The decision was a blow to #MeToo activists hoping that Collins would provide a critical vote against Kavanaugh. On Twitter many complained bitterly about Collins and other “white women” in the Republican Senate caucus, who they accused of selling them out.
“The way white women accept to be used as pawns by a party that consistently strips their rights and minorities’ rights away cannot be overstated,” said Vox host Liz Plank.
The way white women accept to be used as pawns by a party that consistently strips their rights and minorities’ rights away cannot be overstated. pic.twitter.com/V2qCpee1Ug
— Liz Plank (@feministabulous) October 5, 2018
Susan Collins was always the 53% of white women. She always will be.
This is how white supremacy works.
— Renee Bracey Sherman (@RBraceySherman) October 5, 2018
another day, another reminder that white women will happily benefit from the activism of black women only to turn around and back the white patriarchy pretty much every time
— Claire Fallon (@ClaireEFallon) October 5, 2018
Susan Collins voting for Kavanaugh is the perfect snapshot of white women bringing Trump and his administration over the finish line.
— Jessica Mason Pieklo (@Hegemommy) October 5, 2018
A good time to remind y’all that 53% of white women voted for Trump
— Phillip Henry (@MajorPhilebrity) October 5, 2018
White Women. https://t.co/kxP1tx04ut
— Chloe Angyal (@ChloeAngyal) October 5, 2018
White women suck. pic.twitter.com/DVATWRp5oW
— Molly Jong☠️Fast (@MollyJongFast) October 5, 2018
The decision from Collins all but assures that Kavanaugh will be confirmed to the United States Supreme Court by what is expected to be a razor thin 51-49 margin.
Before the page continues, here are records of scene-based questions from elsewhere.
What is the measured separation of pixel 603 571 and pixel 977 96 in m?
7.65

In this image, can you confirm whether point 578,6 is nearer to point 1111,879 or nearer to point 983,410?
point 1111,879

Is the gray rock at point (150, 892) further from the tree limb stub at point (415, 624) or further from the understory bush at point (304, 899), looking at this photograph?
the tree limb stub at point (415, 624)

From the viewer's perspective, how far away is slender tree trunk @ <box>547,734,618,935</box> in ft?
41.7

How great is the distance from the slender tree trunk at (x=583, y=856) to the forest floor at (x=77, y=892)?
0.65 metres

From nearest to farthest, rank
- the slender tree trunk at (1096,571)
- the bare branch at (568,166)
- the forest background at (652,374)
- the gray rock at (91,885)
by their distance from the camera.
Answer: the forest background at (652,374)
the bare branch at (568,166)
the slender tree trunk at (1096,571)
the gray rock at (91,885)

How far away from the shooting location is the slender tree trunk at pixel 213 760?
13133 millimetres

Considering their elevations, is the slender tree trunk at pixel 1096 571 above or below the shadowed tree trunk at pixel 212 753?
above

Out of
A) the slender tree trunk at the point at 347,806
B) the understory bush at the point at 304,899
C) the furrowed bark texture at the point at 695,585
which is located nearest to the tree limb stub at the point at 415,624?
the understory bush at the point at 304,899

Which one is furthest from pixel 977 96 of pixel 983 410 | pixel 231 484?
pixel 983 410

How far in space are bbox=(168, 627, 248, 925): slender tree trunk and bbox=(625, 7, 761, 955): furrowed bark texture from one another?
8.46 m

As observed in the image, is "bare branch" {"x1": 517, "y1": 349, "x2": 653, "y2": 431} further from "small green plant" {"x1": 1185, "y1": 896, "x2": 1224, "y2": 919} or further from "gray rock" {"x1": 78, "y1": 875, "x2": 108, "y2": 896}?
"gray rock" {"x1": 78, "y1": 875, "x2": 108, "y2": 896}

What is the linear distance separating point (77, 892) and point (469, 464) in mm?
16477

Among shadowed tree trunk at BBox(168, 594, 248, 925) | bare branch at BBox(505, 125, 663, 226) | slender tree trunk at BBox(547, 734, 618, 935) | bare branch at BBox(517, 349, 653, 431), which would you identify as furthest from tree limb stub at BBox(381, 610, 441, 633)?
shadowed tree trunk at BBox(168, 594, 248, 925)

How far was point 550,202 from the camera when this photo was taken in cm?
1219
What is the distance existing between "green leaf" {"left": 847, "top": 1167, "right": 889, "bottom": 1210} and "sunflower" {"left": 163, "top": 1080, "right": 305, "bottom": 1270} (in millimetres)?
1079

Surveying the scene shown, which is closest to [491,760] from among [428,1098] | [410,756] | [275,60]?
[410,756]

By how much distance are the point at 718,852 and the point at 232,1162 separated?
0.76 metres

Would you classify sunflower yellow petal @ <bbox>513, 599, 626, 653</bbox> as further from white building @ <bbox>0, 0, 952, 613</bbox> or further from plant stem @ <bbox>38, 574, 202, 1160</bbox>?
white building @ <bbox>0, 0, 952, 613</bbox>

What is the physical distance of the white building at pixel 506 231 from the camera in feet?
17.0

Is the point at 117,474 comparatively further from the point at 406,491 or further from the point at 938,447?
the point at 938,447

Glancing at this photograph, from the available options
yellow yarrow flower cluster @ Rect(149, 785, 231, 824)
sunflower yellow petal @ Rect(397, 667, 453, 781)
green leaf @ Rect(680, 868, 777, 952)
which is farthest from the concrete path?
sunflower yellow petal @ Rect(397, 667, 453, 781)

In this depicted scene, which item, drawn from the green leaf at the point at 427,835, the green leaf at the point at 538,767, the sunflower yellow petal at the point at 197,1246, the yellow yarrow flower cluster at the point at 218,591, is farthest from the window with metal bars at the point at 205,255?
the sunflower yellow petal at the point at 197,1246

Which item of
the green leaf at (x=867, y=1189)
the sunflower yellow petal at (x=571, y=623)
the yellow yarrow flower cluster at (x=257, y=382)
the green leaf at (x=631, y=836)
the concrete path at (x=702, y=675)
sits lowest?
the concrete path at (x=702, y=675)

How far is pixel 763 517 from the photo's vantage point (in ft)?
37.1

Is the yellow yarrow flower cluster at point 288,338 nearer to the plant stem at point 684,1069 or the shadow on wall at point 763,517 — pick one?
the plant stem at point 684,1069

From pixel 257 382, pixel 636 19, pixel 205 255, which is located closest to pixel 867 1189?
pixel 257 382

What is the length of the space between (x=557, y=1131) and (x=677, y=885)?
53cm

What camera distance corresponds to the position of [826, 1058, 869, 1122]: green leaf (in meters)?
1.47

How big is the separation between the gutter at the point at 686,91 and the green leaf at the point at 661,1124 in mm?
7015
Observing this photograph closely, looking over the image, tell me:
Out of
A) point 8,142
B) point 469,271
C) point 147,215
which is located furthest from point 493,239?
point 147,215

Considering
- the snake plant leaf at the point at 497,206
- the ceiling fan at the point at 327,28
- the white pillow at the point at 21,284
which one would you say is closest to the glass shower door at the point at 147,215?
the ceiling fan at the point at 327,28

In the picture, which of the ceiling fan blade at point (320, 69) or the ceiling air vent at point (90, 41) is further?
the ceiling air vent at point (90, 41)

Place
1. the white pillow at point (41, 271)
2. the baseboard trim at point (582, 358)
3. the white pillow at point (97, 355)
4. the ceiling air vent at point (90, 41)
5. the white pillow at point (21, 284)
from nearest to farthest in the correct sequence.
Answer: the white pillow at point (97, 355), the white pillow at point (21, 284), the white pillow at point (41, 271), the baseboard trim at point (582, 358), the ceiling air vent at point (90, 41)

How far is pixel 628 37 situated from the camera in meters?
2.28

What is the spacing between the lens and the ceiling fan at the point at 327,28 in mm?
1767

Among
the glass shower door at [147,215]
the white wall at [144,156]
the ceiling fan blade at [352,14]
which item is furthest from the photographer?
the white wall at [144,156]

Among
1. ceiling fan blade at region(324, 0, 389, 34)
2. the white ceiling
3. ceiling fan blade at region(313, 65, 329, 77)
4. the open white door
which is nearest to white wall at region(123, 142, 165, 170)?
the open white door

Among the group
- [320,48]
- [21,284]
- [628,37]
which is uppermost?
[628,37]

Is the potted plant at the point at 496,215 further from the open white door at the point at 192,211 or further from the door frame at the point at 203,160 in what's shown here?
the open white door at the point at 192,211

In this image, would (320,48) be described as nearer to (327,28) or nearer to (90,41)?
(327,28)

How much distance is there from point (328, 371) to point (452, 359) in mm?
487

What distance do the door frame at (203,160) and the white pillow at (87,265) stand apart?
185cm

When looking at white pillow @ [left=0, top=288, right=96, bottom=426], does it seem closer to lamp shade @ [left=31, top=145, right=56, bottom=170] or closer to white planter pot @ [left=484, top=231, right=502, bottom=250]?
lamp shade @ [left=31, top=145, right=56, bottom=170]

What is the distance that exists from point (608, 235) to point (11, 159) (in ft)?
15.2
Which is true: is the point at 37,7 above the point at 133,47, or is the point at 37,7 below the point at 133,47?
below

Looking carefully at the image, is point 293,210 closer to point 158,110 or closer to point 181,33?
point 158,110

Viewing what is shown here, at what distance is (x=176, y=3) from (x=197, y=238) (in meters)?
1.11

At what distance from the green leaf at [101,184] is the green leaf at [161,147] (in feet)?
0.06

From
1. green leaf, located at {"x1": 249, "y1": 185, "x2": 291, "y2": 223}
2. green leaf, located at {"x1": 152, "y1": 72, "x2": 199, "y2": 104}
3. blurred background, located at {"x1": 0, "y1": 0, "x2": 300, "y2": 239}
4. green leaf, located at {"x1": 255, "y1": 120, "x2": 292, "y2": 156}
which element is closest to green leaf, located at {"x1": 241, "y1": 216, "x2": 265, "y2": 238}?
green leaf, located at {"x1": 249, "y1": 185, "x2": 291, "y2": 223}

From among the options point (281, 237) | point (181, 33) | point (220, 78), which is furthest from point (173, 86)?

The vote is expected to run almost totally along party lines, with West Virginia Democrat Joe Manchin defecting from his party by also saying he would vote “yes” on Kavanaugh while Republican Lisa Murkowski split from her side as well by announcing she would vote “no.”
Kavanaugh has denied every accusations leveled against him, testifying under oath last month that he had never committed any act of sexual misconduct toward anyone.